Os médicos sempre aceitaram receber uma miséria do Estado por terem a possibilidade de trabalhar mais, fora, complementando assim, com trabalho, o exíguo salário estatal. Podem ganhar muito se trabalharem muito. E falamos de técnicos altamente especializados, com exigência duma preparação contínua e sujeita a um escrutínio constante. A maior vantagem que têm em continuar a trabalhar em hospitais públicos é, precisamente, pelo seu desejo de aperfeiçoamento, de trocarem impressões entre eles, de pertencerem a uma equipa diferenciada, e assim poderem obter maior satisfação profissional. Quem não entenda isso, quem tenha um espírito de funcionário manga de alpaca, dificilmente compreende por que razão um técnico desses se contenta com aquelas migalhas ao fim do mês... E não perceberá também que, sendo a formação médica pós-graduada feita sobretudo no público e exercida em todos os tipos de instituições de saúde, a comunhão e a translocação de conhecimentos e experiências entre as duas áreas, pública e privada, é sem dúvida benéfica para todas as classes de doentes, e para a medicina em geral.

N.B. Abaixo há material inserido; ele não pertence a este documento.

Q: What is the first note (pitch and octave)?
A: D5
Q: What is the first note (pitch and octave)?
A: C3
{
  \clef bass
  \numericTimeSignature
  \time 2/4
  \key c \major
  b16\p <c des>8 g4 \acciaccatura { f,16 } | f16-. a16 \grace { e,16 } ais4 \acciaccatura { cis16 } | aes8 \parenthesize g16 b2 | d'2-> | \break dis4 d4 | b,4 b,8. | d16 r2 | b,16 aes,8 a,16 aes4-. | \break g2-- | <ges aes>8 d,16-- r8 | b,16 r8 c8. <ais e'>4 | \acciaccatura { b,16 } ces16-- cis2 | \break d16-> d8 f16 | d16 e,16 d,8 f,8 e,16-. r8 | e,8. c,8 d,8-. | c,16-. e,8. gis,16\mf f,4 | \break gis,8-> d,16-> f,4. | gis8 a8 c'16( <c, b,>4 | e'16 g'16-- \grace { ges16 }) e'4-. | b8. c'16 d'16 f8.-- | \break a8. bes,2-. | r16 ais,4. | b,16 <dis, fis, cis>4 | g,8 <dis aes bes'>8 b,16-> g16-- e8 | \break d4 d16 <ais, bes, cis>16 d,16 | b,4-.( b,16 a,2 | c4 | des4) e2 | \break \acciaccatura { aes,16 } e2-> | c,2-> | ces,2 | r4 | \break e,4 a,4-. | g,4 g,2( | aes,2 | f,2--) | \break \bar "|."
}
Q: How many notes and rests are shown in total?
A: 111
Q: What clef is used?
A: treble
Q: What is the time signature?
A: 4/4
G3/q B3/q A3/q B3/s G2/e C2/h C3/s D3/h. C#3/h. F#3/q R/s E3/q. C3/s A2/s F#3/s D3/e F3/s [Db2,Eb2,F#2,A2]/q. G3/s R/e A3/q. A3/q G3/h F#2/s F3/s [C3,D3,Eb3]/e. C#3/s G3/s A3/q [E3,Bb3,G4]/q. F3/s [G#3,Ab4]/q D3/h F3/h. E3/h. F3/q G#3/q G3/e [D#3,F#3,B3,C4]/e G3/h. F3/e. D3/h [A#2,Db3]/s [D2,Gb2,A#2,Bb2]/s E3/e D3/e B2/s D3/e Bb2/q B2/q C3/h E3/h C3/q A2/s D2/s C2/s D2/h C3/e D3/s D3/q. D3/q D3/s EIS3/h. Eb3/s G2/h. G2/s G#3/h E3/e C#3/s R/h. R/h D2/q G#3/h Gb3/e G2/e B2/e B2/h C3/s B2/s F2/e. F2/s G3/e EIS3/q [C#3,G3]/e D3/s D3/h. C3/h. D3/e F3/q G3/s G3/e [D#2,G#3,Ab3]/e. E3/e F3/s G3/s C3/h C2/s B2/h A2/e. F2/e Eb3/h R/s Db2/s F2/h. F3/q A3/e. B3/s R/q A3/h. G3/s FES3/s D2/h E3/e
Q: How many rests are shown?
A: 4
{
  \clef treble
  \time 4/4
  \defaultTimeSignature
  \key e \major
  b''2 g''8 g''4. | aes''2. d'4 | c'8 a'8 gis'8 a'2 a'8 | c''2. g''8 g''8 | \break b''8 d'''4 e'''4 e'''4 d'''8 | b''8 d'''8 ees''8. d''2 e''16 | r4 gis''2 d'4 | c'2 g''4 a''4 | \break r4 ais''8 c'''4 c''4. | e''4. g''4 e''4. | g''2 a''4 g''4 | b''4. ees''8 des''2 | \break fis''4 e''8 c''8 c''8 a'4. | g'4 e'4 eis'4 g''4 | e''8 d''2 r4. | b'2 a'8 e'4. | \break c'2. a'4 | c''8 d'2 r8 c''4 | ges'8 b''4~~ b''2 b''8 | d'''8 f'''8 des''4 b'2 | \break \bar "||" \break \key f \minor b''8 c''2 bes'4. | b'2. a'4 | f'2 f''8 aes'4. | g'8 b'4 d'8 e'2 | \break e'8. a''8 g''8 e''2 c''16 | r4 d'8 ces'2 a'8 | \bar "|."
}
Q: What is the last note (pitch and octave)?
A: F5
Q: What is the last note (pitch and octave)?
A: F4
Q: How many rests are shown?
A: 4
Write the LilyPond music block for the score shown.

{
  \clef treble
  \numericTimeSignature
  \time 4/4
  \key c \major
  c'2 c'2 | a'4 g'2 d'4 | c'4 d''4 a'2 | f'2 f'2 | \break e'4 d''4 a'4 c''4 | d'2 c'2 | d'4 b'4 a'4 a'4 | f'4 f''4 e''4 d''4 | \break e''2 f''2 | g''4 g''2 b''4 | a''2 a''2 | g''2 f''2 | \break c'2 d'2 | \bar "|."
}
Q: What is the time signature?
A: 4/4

Recorrentemente também, fala-se de promiscuidade entre público e privado. Mas é curioso se se falar disso agora, com a gestão empresarializada declaradamente a apostar em contratar privados para trabalhar nos hospitais públicos ou desempenhar funções que a estes pertenceriam, reduzindo os seus próprios meios. Aí, a promiscuidade passa por ceder ao lucro de particulares aquilo que poderia, e deveria, ser feito por instituições estatais não lucrativas. Isto para além das chamadas parcerias público-privado: quer-se uma promiscuidade mais declarada? Dirão que se houver regras rígidas e claras não há problema: concordo, mas para o exercício da medicina também, por que não? Com as vantagens atrás apontadas.
Até porque não se demonstrou de modo nenhum que da exclusividade médica criada a troco de maior pagamento tenha resultado algo de positivo. Nunca foi mostrado que quem trabalha só no hospital, sem acesso aos doentes fora dele, o faça de maneira mais empenhada e mais produtiva que quem trabalha dentro e fora. Tal situação criou foi uma medicina a dois pagamentos, não a duas velocidades. Com os inconvenientes e as injustiças conhecidos, já meio esquecidos mas sempre latentes e fracturantes, sobretudo ao aproximar-se a reforma.
Ainda recorrentemente, temos dito que os erros cometidos devem ser identificados e tem de haver a coragem para os corrigir na sua origem. Procurar justificações paralelas, à boleia de acidentes de percurso que nem tenham até nada que ver com a Saúde, é uma pura fuga para a frente, acelerando a descida pelo plano inclinado. Se neste momento se insistir na separação entre público e privado, ir-se-á aumentar a sangria do público, com saída de muitos dos mais experientes que por lá ainda se vão mantendo. Ou então o Estado terá de passar a pagar directamente em competição com o privado, já que a possibilidade de ascensão no hospital dentro duma carreira médica (poderoso factor de atracção hospitalar) desapareceu nos hospitais EPE.
Mas e se o objectivo for, precisamente, esvaziar ainda mais de médicos os hospitais públicos? Para fazer contrato com os privados. Essa não será com certeza a melhor maneira de manter a qualidade mínima do SNS, nem de lhe reduzir o prejuízo imenso e a aumentar a cada ano que passa. Nem se coaduna com o facto de se andarem a importar médicos por grosso para o público, dos países mais inesperados.